Osteoporosis is a skeletal disease leading to an increased risk of bone fracture. Using a mouse osteoporosis model induced by administration of a receptor activator of nuclear factor kappa-B ligand (RANKL), salubrinal was recently reported as a potential therapeutic agent. To evaluate the role of salubrinal in cellular fates as well as migratory and adhesive functions of osteoclast/osteoblast precursors, we examined the development of primary bone marrow-derived cells in the presence and absence of salubrinal. We addressed a question: are salubrinal's actions more potent to the cells isolated from the osteoporotic mice than those isolated from the control mice? Using the RANKL-injected and control mice, bone marrow-derived cells were harvested.

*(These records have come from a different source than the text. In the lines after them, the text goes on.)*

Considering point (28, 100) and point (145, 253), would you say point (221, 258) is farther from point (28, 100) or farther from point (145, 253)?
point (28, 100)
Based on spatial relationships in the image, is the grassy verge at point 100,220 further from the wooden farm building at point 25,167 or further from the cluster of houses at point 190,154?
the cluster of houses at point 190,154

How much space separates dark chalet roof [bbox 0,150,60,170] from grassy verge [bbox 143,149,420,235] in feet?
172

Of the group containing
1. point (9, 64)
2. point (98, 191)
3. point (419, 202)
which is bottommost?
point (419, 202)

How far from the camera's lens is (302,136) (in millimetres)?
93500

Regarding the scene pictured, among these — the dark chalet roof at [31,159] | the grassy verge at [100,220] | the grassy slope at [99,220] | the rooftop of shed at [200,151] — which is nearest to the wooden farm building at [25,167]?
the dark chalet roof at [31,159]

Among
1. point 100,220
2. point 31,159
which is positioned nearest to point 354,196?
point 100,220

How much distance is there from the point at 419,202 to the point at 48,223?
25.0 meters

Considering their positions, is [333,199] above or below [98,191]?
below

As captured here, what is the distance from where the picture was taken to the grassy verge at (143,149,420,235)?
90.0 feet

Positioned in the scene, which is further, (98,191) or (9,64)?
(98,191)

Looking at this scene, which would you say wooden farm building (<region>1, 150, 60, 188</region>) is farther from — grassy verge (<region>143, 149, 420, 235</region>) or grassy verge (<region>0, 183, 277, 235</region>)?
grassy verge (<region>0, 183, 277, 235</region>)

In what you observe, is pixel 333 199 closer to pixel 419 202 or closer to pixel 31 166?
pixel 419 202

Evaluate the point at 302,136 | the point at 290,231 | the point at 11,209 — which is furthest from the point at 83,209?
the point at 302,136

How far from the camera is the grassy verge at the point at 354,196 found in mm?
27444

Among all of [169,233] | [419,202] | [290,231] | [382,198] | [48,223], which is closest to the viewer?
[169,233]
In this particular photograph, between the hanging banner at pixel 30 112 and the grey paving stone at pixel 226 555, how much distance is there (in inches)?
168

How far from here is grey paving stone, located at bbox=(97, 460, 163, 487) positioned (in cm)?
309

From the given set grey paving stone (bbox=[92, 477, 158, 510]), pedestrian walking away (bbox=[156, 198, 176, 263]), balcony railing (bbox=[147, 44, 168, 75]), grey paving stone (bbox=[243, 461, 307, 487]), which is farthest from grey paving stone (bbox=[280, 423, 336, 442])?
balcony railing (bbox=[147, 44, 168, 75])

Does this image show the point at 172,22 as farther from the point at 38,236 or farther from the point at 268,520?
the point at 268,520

Osteoclastogenesis was induced by macrophage-colony stimulating factor and RANKL, while osteoblastogenesis was driven by dexamethasone, ascorbic acid, and β-glycerophosphate. The results revealed that salubrinal suppressed the numbers of colony forming-unit (CFU)-granulocyte/macrophages and CFU-macrophages, as well as formation of mature osteoclasts in a dosage-dependent manner. Salubrinal also suppressed migration and adhesion of pre-osteoclasts and increased the number of CFU-osteoblasts. Salubrinal was more effective in exerting its effects in the cells isolated from the RANKL-injected mice than the control. Consistent with cellular fates and functions, salubrinal reduced the expression of nuclear factor of activated T cells c1 (NFATc1) as well as tartrate-resistant acid phosphatase. The results support the notion that salubrinal exhibits significant inhibition of osteoclastogenesis as well as stimulation of osteoblastogenesis in bone marrow-derived cells, and its efficacy is enhanced in the cells harvested from the osteoporotic bone samples.